Written request A> Translate this sentence from the article on negating activations into Spanish: "To “negate” something essentially means to cancel it out, to make it like it isn’t there."
Written request B>
Answer these questions from the article on negating activations:
(i) Which card does Seth chain to Rick's Pot of Duality?
(ii) In the in-game example of negating an effect, which card is face-up when the Trap Card is activated?
(iii) How many cards does Dark Bribe let Rick draw?
Written request C> Write out the stretch of the article on negating activations from "It’s been entirely" through "means in Yu-Gi-Oh!".

It’s been entirely too long since I’ve written anything here, and for that I apologize. I’m still investigating a few things for future articles, and my research isn’t going that well. However, I have found something that I CAN write about.
Today’s topic is on negating activations. This simple phenomenon has some surprisingly complex effects on a duel. But before I get into any of that, perhaps we should define what “negate” actually means in Yu-Gi-Oh!
To “negate” something essentially means to cancel it out, to make it like it isn’t there. It’s as simple as that, really. If you negate an effect, you’ve canceled it out. If you negate an activation, it’s like it never happened.
There’s a huge difference between negating an activation and simply negating an effect. To negate the activation of a card or effect means that you have canceled that activation entirely. There’s really no analogy I can give that would perfectly illustrate this, but here’s the best I can do. The best example might be to say that it’s like erasing something from a record of events. Like saying something exceptionally offensive in court and the judge orders it stricken from the record (with the exception of “Thank you”).
Negating an effect is very different. Here’s an example that should illustrate it perfectly: You move to turn on a lamp, but someone else gets their first. This other person unscrews the light bulb. They don’t stop you from turning the switch on, but nothing will happen when you do. That is what negating an effect is. An in-game example would be activating a Trap Card while Royal Decree is face-up. You can still activate the Trap Card, but it’ll do about as much good as flipping a light switch with the bulb unscrewed.
Negating an activation is a bit more complex than that. As far as I know, there are no Continuous Effects that negate activations (Great Dezard is up for debate), so that makes things a bit easier. However, it’s still tough to explain and understand. We’ll look at an example to figure it out.
Rick activates Pot of Duality from his hand. His opponent, Seth, Chains to it with Dark Bribe. Neither player wishes to respond to that, so the Chain begins resolving.
Dark Bribe negates the activation of Pot of Duality and destroys it, while also letting Rick draw one card. After all of that’s done, it comes time for Duality to resolve. But since its activation was negated, nothing happens. The gamestate has completely forgotten that Duality was activated at all.

Dataset content>

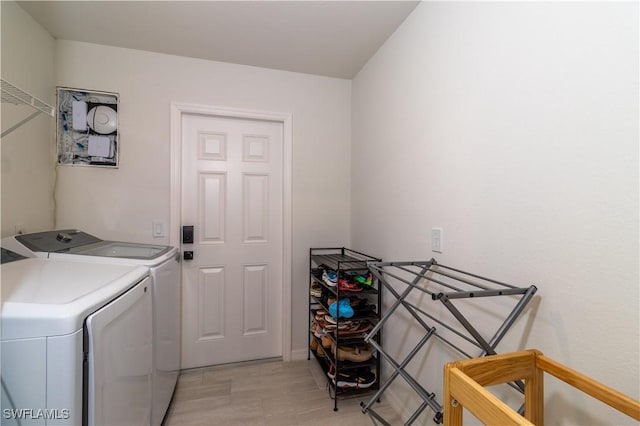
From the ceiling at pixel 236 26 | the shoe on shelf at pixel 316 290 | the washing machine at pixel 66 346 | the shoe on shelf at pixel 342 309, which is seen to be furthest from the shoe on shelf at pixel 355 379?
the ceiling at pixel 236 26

Task solution A> “Negar” algo significa esencialmente anularlo, hacer como si no estuviera ahí.

Task solution B>
(i) Dark Bribe
(ii) Royal Decree
(iii) One

Task solution C>
It’s been entirely too long since I’ve written anything here, and for that I apologize. I’m still investigating a few things for future articles, and my research isn’t going that well. However, I have found something that I CAN write about.
Today’s topic is on negating activations. This simple phenomenon has some surprisingly complex effects on a duel. But before I get into any of that, perhaps we should define what “negate” actually means in Yu-Gi-Oh!